- [Data entries]:
--- START ---

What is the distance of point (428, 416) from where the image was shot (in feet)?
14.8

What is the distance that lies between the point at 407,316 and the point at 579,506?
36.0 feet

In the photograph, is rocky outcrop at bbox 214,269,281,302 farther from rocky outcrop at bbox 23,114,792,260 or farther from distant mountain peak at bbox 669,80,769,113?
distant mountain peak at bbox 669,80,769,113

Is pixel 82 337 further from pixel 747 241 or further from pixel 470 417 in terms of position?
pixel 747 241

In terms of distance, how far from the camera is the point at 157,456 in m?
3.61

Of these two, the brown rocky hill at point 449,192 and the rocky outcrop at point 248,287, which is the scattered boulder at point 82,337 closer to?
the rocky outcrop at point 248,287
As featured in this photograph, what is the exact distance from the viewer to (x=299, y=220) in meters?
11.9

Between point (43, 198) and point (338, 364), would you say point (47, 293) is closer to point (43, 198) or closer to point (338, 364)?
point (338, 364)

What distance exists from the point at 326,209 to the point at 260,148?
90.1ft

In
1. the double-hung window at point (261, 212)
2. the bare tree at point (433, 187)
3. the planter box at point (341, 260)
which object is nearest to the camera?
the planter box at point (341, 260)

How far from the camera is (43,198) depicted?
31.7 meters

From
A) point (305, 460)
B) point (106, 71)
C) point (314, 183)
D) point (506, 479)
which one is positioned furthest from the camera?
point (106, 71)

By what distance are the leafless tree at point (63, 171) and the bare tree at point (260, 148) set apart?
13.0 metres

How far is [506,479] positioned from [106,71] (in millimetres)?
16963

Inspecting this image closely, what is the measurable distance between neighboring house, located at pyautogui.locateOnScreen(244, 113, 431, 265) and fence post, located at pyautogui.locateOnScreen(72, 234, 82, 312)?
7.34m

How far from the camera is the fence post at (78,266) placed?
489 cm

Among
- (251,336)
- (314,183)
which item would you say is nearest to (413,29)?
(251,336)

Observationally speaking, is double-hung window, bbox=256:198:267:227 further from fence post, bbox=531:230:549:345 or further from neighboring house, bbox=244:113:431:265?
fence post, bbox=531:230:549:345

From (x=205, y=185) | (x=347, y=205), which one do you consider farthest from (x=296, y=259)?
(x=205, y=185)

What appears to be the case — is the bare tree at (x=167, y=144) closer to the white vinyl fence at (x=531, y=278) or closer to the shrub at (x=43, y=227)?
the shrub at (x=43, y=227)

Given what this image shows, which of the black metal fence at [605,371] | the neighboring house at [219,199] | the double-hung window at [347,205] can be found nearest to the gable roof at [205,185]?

--- END ---

How many lines in the entries above contain the word "rocky"? Count them and reply with the number alone.

- [WORKED ANSWER]:
3